Between 1700 and about 1950, world populations began to skyrocket. This growth was fastest in Northern Europe, and coincided with both an increase in city population share and Northern European world-dominance. There are clearly many reasons why this happened, but one powerful argument suggests that it was the simple potato that played the largest role.
Population increase can be due to both an increase in fertility and or a decrease in mortality. In Northern Europe, decreases in fertility after 1820 were more than offset by the larger decreases in mortality. Although hygienic advances played a major role, the main contributing factor was likely improved nutrition.
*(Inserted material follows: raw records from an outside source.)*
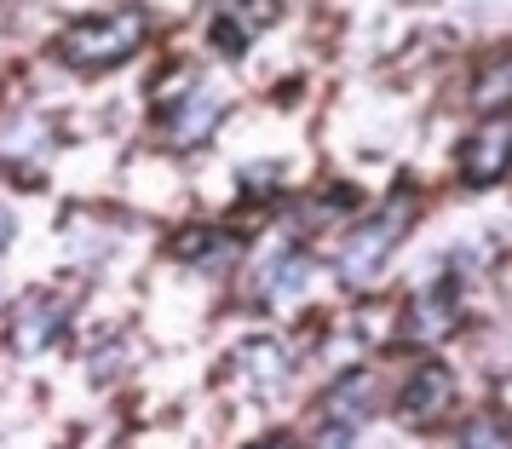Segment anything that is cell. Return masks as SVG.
Returning a JSON list of instances; mask_svg holds the SVG:
<instances>
[{"instance_id": "cell-11", "label": "cell", "mask_w": 512, "mask_h": 449, "mask_svg": "<svg viewBox=\"0 0 512 449\" xmlns=\"http://www.w3.org/2000/svg\"><path fill=\"white\" fill-rule=\"evenodd\" d=\"M173 260H185L190 271H219V265L236 260V237L213 231V225H190L173 237Z\"/></svg>"}, {"instance_id": "cell-10", "label": "cell", "mask_w": 512, "mask_h": 449, "mask_svg": "<svg viewBox=\"0 0 512 449\" xmlns=\"http://www.w3.org/2000/svg\"><path fill=\"white\" fill-rule=\"evenodd\" d=\"M305 283H311V254H300V248H277V254L248 277V300H259V306H282V300H294Z\"/></svg>"}, {"instance_id": "cell-15", "label": "cell", "mask_w": 512, "mask_h": 449, "mask_svg": "<svg viewBox=\"0 0 512 449\" xmlns=\"http://www.w3.org/2000/svg\"><path fill=\"white\" fill-rule=\"evenodd\" d=\"M127 357H133V346H127V340H116V346L93 352V380H98V386H110L116 375H127Z\"/></svg>"}, {"instance_id": "cell-13", "label": "cell", "mask_w": 512, "mask_h": 449, "mask_svg": "<svg viewBox=\"0 0 512 449\" xmlns=\"http://www.w3.org/2000/svg\"><path fill=\"white\" fill-rule=\"evenodd\" d=\"M242 202H265V196H282V167L277 162H248L242 173Z\"/></svg>"}, {"instance_id": "cell-9", "label": "cell", "mask_w": 512, "mask_h": 449, "mask_svg": "<svg viewBox=\"0 0 512 449\" xmlns=\"http://www.w3.org/2000/svg\"><path fill=\"white\" fill-rule=\"evenodd\" d=\"M507 150H512V127L501 116H489L472 139H466L461 150V173H466V185L472 190H489L501 173H507Z\"/></svg>"}, {"instance_id": "cell-1", "label": "cell", "mask_w": 512, "mask_h": 449, "mask_svg": "<svg viewBox=\"0 0 512 449\" xmlns=\"http://www.w3.org/2000/svg\"><path fill=\"white\" fill-rule=\"evenodd\" d=\"M409 225H415V190H397L392 202L374 213L363 231H351V242L340 248V260H334L340 283L346 288H374L380 283V271H386V260H392V248L409 237Z\"/></svg>"}, {"instance_id": "cell-8", "label": "cell", "mask_w": 512, "mask_h": 449, "mask_svg": "<svg viewBox=\"0 0 512 449\" xmlns=\"http://www.w3.org/2000/svg\"><path fill=\"white\" fill-rule=\"evenodd\" d=\"M374 398H380L374 369H346V375H334V380H328V392H323V426L363 432L369 415H374Z\"/></svg>"}, {"instance_id": "cell-5", "label": "cell", "mask_w": 512, "mask_h": 449, "mask_svg": "<svg viewBox=\"0 0 512 449\" xmlns=\"http://www.w3.org/2000/svg\"><path fill=\"white\" fill-rule=\"evenodd\" d=\"M231 363V375L242 392H254V398H271L282 380L294 375V352L282 346L277 334H248V340H236V352L225 357Z\"/></svg>"}, {"instance_id": "cell-17", "label": "cell", "mask_w": 512, "mask_h": 449, "mask_svg": "<svg viewBox=\"0 0 512 449\" xmlns=\"http://www.w3.org/2000/svg\"><path fill=\"white\" fill-rule=\"evenodd\" d=\"M317 449H357V432H346V426H323Z\"/></svg>"}, {"instance_id": "cell-12", "label": "cell", "mask_w": 512, "mask_h": 449, "mask_svg": "<svg viewBox=\"0 0 512 449\" xmlns=\"http://www.w3.org/2000/svg\"><path fill=\"white\" fill-rule=\"evenodd\" d=\"M208 41H213V52L242 58V52H248V41H254V29L236 18V6H219V12H213V24H208Z\"/></svg>"}, {"instance_id": "cell-4", "label": "cell", "mask_w": 512, "mask_h": 449, "mask_svg": "<svg viewBox=\"0 0 512 449\" xmlns=\"http://www.w3.org/2000/svg\"><path fill=\"white\" fill-rule=\"evenodd\" d=\"M455 323H461V283L443 271V277H432V283L409 300V311H403V329H397V334H403L409 346H438V340H449V334H455Z\"/></svg>"}, {"instance_id": "cell-16", "label": "cell", "mask_w": 512, "mask_h": 449, "mask_svg": "<svg viewBox=\"0 0 512 449\" xmlns=\"http://www.w3.org/2000/svg\"><path fill=\"white\" fill-rule=\"evenodd\" d=\"M461 449H507V432H501L495 415H478V421L461 432Z\"/></svg>"}, {"instance_id": "cell-7", "label": "cell", "mask_w": 512, "mask_h": 449, "mask_svg": "<svg viewBox=\"0 0 512 449\" xmlns=\"http://www.w3.org/2000/svg\"><path fill=\"white\" fill-rule=\"evenodd\" d=\"M64 311L70 306H64L58 294H47V288L24 294V300L12 306V323H6V329H12V346H18V352H47L52 340L64 334V323H70Z\"/></svg>"}, {"instance_id": "cell-14", "label": "cell", "mask_w": 512, "mask_h": 449, "mask_svg": "<svg viewBox=\"0 0 512 449\" xmlns=\"http://www.w3.org/2000/svg\"><path fill=\"white\" fill-rule=\"evenodd\" d=\"M507 81H512L507 64H489V70L478 75V87H472V104H478V110H501V98H507Z\"/></svg>"}, {"instance_id": "cell-19", "label": "cell", "mask_w": 512, "mask_h": 449, "mask_svg": "<svg viewBox=\"0 0 512 449\" xmlns=\"http://www.w3.org/2000/svg\"><path fill=\"white\" fill-rule=\"evenodd\" d=\"M6 248H12V213L0 208V254H6Z\"/></svg>"}, {"instance_id": "cell-3", "label": "cell", "mask_w": 512, "mask_h": 449, "mask_svg": "<svg viewBox=\"0 0 512 449\" xmlns=\"http://www.w3.org/2000/svg\"><path fill=\"white\" fill-rule=\"evenodd\" d=\"M225 116V87H213V81H173L162 93V133L167 144H202L219 127Z\"/></svg>"}, {"instance_id": "cell-18", "label": "cell", "mask_w": 512, "mask_h": 449, "mask_svg": "<svg viewBox=\"0 0 512 449\" xmlns=\"http://www.w3.org/2000/svg\"><path fill=\"white\" fill-rule=\"evenodd\" d=\"M236 18H242L248 29H259V24H271V18H277V6H236Z\"/></svg>"}, {"instance_id": "cell-6", "label": "cell", "mask_w": 512, "mask_h": 449, "mask_svg": "<svg viewBox=\"0 0 512 449\" xmlns=\"http://www.w3.org/2000/svg\"><path fill=\"white\" fill-rule=\"evenodd\" d=\"M449 403H455V375H449L443 363H420L415 375L403 380V392H397V421L403 426H438Z\"/></svg>"}, {"instance_id": "cell-2", "label": "cell", "mask_w": 512, "mask_h": 449, "mask_svg": "<svg viewBox=\"0 0 512 449\" xmlns=\"http://www.w3.org/2000/svg\"><path fill=\"white\" fill-rule=\"evenodd\" d=\"M144 47V18L139 12H110V18H87V24H70L58 35V64L70 70H116L133 52Z\"/></svg>"}, {"instance_id": "cell-20", "label": "cell", "mask_w": 512, "mask_h": 449, "mask_svg": "<svg viewBox=\"0 0 512 449\" xmlns=\"http://www.w3.org/2000/svg\"><path fill=\"white\" fill-rule=\"evenodd\" d=\"M254 449H294L288 438H265V444H254Z\"/></svg>"}]
</instances>
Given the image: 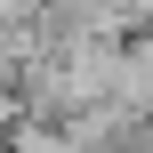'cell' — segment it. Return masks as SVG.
Instances as JSON below:
<instances>
[{
    "mask_svg": "<svg viewBox=\"0 0 153 153\" xmlns=\"http://www.w3.org/2000/svg\"><path fill=\"white\" fill-rule=\"evenodd\" d=\"M105 105H121V113H153V24L121 32V48H113V97H105Z\"/></svg>",
    "mask_w": 153,
    "mask_h": 153,
    "instance_id": "cell-1",
    "label": "cell"
},
{
    "mask_svg": "<svg viewBox=\"0 0 153 153\" xmlns=\"http://www.w3.org/2000/svg\"><path fill=\"white\" fill-rule=\"evenodd\" d=\"M113 16H121V32H137V24H153V0H113Z\"/></svg>",
    "mask_w": 153,
    "mask_h": 153,
    "instance_id": "cell-2",
    "label": "cell"
}]
</instances>
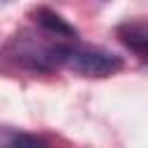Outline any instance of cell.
I'll use <instances>...</instances> for the list:
<instances>
[{"mask_svg":"<svg viewBox=\"0 0 148 148\" xmlns=\"http://www.w3.org/2000/svg\"><path fill=\"white\" fill-rule=\"evenodd\" d=\"M42 32L46 35V30L42 28ZM39 35L37 30H21L16 32L7 46H5V58H9L12 62L32 69V72H51L56 67H60V56H62V46L65 42L56 35L49 32V37Z\"/></svg>","mask_w":148,"mask_h":148,"instance_id":"1","label":"cell"},{"mask_svg":"<svg viewBox=\"0 0 148 148\" xmlns=\"http://www.w3.org/2000/svg\"><path fill=\"white\" fill-rule=\"evenodd\" d=\"M35 16H37V25L44 28L46 32H51V35H56V37H67V39L76 37V30H74L60 14H56V12L46 9V7H39Z\"/></svg>","mask_w":148,"mask_h":148,"instance_id":"4","label":"cell"},{"mask_svg":"<svg viewBox=\"0 0 148 148\" xmlns=\"http://www.w3.org/2000/svg\"><path fill=\"white\" fill-rule=\"evenodd\" d=\"M118 39L141 60H148V25L139 21H127L118 25Z\"/></svg>","mask_w":148,"mask_h":148,"instance_id":"3","label":"cell"},{"mask_svg":"<svg viewBox=\"0 0 148 148\" xmlns=\"http://www.w3.org/2000/svg\"><path fill=\"white\" fill-rule=\"evenodd\" d=\"M9 143H30V146H37V143H44L42 139H37V136H28V134H14L12 139H9Z\"/></svg>","mask_w":148,"mask_h":148,"instance_id":"5","label":"cell"},{"mask_svg":"<svg viewBox=\"0 0 148 148\" xmlns=\"http://www.w3.org/2000/svg\"><path fill=\"white\" fill-rule=\"evenodd\" d=\"M60 67L72 69L74 74L81 76H111L123 69V58L118 53H111L102 46H88V44H72L65 42L62 56H60Z\"/></svg>","mask_w":148,"mask_h":148,"instance_id":"2","label":"cell"}]
</instances>
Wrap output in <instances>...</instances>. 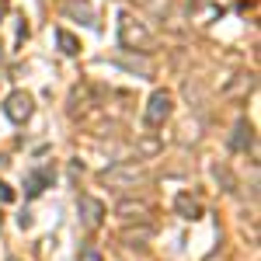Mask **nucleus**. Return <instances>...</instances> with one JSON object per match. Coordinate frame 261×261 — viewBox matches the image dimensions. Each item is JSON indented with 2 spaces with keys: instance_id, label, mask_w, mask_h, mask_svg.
<instances>
[{
  "instance_id": "nucleus-1",
  "label": "nucleus",
  "mask_w": 261,
  "mask_h": 261,
  "mask_svg": "<svg viewBox=\"0 0 261 261\" xmlns=\"http://www.w3.org/2000/svg\"><path fill=\"white\" fill-rule=\"evenodd\" d=\"M4 112H7V119H11V122H24L28 115H32V98H28L24 91H18V94H11V98H7Z\"/></svg>"
},
{
  "instance_id": "nucleus-2",
  "label": "nucleus",
  "mask_w": 261,
  "mask_h": 261,
  "mask_svg": "<svg viewBox=\"0 0 261 261\" xmlns=\"http://www.w3.org/2000/svg\"><path fill=\"white\" fill-rule=\"evenodd\" d=\"M167 115H171V94H167V91H157V94L150 98V108H146V122H150V125H161Z\"/></svg>"
},
{
  "instance_id": "nucleus-3",
  "label": "nucleus",
  "mask_w": 261,
  "mask_h": 261,
  "mask_svg": "<svg viewBox=\"0 0 261 261\" xmlns=\"http://www.w3.org/2000/svg\"><path fill=\"white\" fill-rule=\"evenodd\" d=\"M81 213H84V226H98L101 223V216H105V205H101L98 199H91V195H84L81 199Z\"/></svg>"
},
{
  "instance_id": "nucleus-4",
  "label": "nucleus",
  "mask_w": 261,
  "mask_h": 261,
  "mask_svg": "<svg viewBox=\"0 0 261 261\" xmlns=\"http://www.w3.org/2000/svg\"><path fill=\"white\" fill-rule=\"evenodd\" d=\"M49 181H53V171H39V174H32V178H28V195H39Z\"/></svg>"
},
{
  "instance_id": "nucleus-5",
  "label": "nucleus",
  "mask_w": 261,
  "mask_h": 261,
  "mask_svg": "<svg viewBox=\"0 0 261 261\" xmlns=\"http://www.w3.org/2000/svg\"><path fill=\"white\" fill-rule=\"evenodd\" d=\"M178 213L185 220H195V216H199V202H192L188 195H178Z\"/></svg>"
},
{
  "instance_id": "nucleus-6",
  "label": "nucleus",
  "mask_w": 261,
  "mask_h": 261,
  "mask_svg": "<svg viewBox=\"0 0 261 261\" xmlns=\"http://www.w3.org/2000/svg\"><path fill=\"white\" fill-rule=\"evenodd\" d=\"M60 45H63V53H77V39L66 35V32H60Z\"/></svg>"
},
{
  "instance_id": "nucleus-7",
  "label": "nucleus",
  "mask_w": 261,
  "mask_h": 261,
  "mask_svg": "<svg viewBox=\"0 0 261 261\" xmlns=\"http://www.w3.org/2000/svg\"><path fill=\"white\" fill-rule=\"evenodd\" d=\"M11 199H14V192H11V188L0 181V202H11Z\"/></svg>"
},
{
  "instance_id": "nucleus-8",
  "label": "nucleus",
  "mask_w": 261,
  "mask_h": 261,
  "mask_svg": "<svg viewBox=\"0 0 261 261\" xmlns=\"http://www.w3.org/2000/svg\"><path fill=\"white\" fill-rule=\"evenodd\" d=\"M81 261H101L98 251H81Z\"/></svg>"
},
{
  "instance_id": "nucleus-9",
  "label": "nucleus",
  "mask_w": 261,
  "mask_h": 261,
  "mask_svg": "<svg viewBox=\"0 0 261 261\" xmlns=\"http://www.w3.org/2000/svg\"><path fill=\"white\" fill-rule=\"evenodd\" d=\"M4 11H7V0H0V14H4Z\"/></svg>"
}]
</instances>
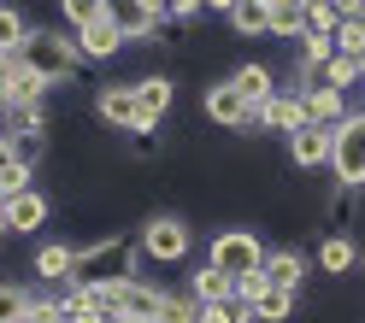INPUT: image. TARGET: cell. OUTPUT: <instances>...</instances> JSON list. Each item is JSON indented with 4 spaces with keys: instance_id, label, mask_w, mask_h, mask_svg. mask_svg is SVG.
Masks as SVG:
<instances>
[{
    "instance_id": "33",
    "label": "cell",
    "mask_w": 365,
    "mask_h": 323,
    "mask_svg": "<svg viewBox=\"0 0 365 323\" xmlns=\"http://www.w3.org/2000/svg\"><path fill=\"white\" fill-rule=\"evenodd\" d=\"M301 48H307V65H330L336 59V36H301Z\"/></svg>"
},
{
    "instance_id": "6",
    "label": "cell",
    "mask_w": 365,
    "mask_h": 323,
    "mask_svg": "<svg viewBox=\"0 0 365 323\" xmlns=\"http://www.w3.org/2000/svg\"><path fill=\"white\" fill-rule=\"evenodd\" d=\"M101 118L112 124V129H130V135H148L153 124L142 118V100H135V83H112V88H101Z\"/></svg>"
},
{
    "instance_id": "3",
    "label": "cell",
    "mask_w": 365,
    "mask_h": 323,
    "mask_svg": "<svg viewBox=\"0 0 365 323\" xmlns=\"http://www.w3.org/2000/svg\"><path fill=\"white\" fill-rule=\"evenodd\" d=\"M207 265L224 270V276H254L265 265V247L254 229H218L212 235V253H207Z\"/></svg>"
},
{
    "instance_id": "25",
    "label": "cell",
    "mask_w": 365,
    "mask_h": 323,
    "mask_svg": "<svg viewBox=\"0 0 365 323\" xmlns=\"http://www.w3.org/2000/svg\"><path fill=\"white\" fill-rule=\"evenodd\" d=\"M271 36H294V41L307 36V24H301V0H277V6H271Z\"/></svg>"
},
{
    "instance_id": "19",
    "label": "cell",
    "mask_w": 365,
    "mask_h": 323,
    "mask_svg": "<svg viewBox=\"0 0 365 323\" xmlns=\"http://www.w3.org/2000/svg\"><path fill=\"white\" fill-rule=\"evenodd\" d=\"M159 300H165V294H159L153 282H135V276H130V282H124V312H118V317H153Z\"/></svg>"
},
{
    "instance_id": "44",
    "label": "cell",
    "mask_w": 365,
    "mask_h": 323,
    "mask_svg": "<svg viewBox=\"0 0 365 323\" xmlns=\"http://www.w3.org/2000/svg\"><path fill=\"white\" fill-rule=\"evenodd\" d=\"M0 235H6V223H0Z\"/></svg>"
},
{
    "instance_id": "22",
    "label": "cell",
    "mask_w": 365,
    "mask_h": 323,
    "mask_svg": "<svg viewBox=\"0 0 365 323\" xmlns=\"http://www.w3.org/2000/svg\"><path fill=\"white\" fill-rule=\"evenodd\" d=\"M301 24H307V36H336L341 18H336L330 0H301Z\"/></svg>"
},
{
    "instance_id": "17",
    "label": "cell",
    "mask_w": 365,
    "mask_h": 323,
    "mask_svg": "<svg viewBox=\"0 0 365 323\" xmlns=\"http://www.w3.org/2000/svg\"><path fill=\"white\" fill-rule=\"evenodd\" d=\"M135 100H142V118L159 124L171 112V77H142V83H135Z\"/></svg>"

Importantly, Fogel showed “an enormous increase in caloric intake after the middle of the eighteenth century, measured both directly, from agricultural output and diary surveys, and indirectly through changes in adult height.”
Although often not thought of as a daily part of your balanced breakfast, potatoes are incredibly nutritious. A medium potato contains 45% of your daily vitamin C, 18% of your potassium, 26% vitamin B6, and significant amounts of thiamin, phosphorous, iron, zinc, and an amount of fiber equivalent to that of other cereals such as wheat. In fact, a diet a of potatos and milk/butter is enough to live “healthily” on. Since potatoes have such a higher density of calories than comparable grains – an acre of land can support roughly 10,000 calories of wheat, barley, or oats versus 32,000 calories of potatoes – that families were able to sustain themselves on much smaller parcels of land. A family needed only an acre of potatoes and a single milk-cow to be self-sufficient.
Other factors drove the adoption of potatoes. They could be easily stored in winter, and concomitantly fed to livestock which implies increased availability of meat. Also, potatoes could be discreetly buried. Advancing armies usually demanded local stores of grains for food, causing mass starvation. Since they were hesitant to start digging everywhere up, burying of potatoes allowed increased survival for local peasants. This helps explain why the proportion of land dedicated to potatoes increased after every major war (up to, and including, World War II).
A recent study analyzed potato growth in order to determine the effects of the introduction of the potato across the Old World (all of the non-Americas). They found that the potato accounts for 12% of the increase in population, 22% of the increase in population growth, 47% of the increase of urbanization, and 50% of the increase in urbanization growth. It is astounding that something as small as the introduction of a potato can be such a large positive shock to the population.